The establishment of a system of society based upon the common ownership and democratic control of the means and instruments for producing and distributing wealth by and in the interest of the whole community.

Declaration of Principles


1. That society as at present constituted is based upon the ownership of the means of living (ie land, factories, railways, etc.) by the capitalist or master class, and the consequent enslavement of the working class, by whose labour alone wealth is produced.

2. That in society, therefore, there is an antagonism of interests, manifesting itself as a class struggle, between those who possess but do not produce and those who produce but do not possess.

3.That this antagonism can be abolished only by the emancipation of the working class from the domination of the master class, by the conversion into common property of society of the means of production and distribution, and their democratic control by the whole people.

4. That as in the order of social evolution the working class is the last class to achieve its freedom, the emancipation of the working class will involve the emancipation of all mankind without distinction of race or sex.

5. That this emancipation must be the work of the working class itself.
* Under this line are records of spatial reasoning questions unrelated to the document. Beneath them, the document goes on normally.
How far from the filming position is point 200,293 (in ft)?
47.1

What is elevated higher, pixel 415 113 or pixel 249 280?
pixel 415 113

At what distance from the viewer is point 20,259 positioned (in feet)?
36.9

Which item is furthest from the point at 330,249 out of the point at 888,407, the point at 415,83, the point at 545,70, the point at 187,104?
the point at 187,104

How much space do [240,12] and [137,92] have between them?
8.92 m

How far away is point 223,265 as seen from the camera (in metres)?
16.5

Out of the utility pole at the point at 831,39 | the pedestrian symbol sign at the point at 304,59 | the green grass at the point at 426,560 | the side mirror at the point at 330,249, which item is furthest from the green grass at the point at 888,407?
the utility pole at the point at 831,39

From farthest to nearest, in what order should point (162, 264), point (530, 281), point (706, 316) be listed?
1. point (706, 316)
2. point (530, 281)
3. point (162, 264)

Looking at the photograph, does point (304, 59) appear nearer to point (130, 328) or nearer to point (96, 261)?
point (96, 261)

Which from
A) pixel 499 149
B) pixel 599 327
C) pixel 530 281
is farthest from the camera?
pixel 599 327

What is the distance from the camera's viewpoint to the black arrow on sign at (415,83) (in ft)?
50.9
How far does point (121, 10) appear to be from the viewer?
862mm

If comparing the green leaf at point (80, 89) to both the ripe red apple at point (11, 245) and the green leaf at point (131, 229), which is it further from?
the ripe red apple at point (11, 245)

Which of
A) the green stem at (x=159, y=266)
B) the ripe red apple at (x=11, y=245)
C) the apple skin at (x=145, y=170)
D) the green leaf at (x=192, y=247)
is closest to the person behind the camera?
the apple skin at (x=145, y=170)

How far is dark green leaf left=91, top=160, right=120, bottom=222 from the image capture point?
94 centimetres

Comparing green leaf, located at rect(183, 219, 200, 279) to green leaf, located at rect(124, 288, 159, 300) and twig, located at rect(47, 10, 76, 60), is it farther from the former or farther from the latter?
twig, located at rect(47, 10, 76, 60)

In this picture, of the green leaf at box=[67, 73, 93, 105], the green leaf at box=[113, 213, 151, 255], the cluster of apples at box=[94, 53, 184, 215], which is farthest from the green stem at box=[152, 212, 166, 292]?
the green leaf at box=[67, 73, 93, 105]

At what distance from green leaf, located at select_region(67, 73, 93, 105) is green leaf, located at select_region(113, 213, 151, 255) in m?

6. That as the machinery of government, including the armed forces of the nation, exists only to conserve the monopoly by the capitalist class of the wealth taken from the workers, the working class must organise consciously and politically for the conquest of the powers of government, national and local, in order that this machinery, including these forces, may be converted from an instrument of oppression into the agent of emancipation and the overthrow of privilege, aristocratic and plutocratic.

7. That as all political parties are but the expression of class interests, and as the interest of the working class is diametrically opposed to the interests of all sections of the master class, the party seeking working class emancipation must be hostile to every other party.

8. The Socialist Party of Great Britain, therefore, enters the field of political action determined to wage war against all other political parties, whether alleged labour or avowedly capitalist, and calls upon the members of the working class of this country to muster under its banner to the end that a speedy termination may be wrought to the system which deprives them of the fruits of their labour, and that poverty may give place to comfort, privilege to equality, and slavery to freedom.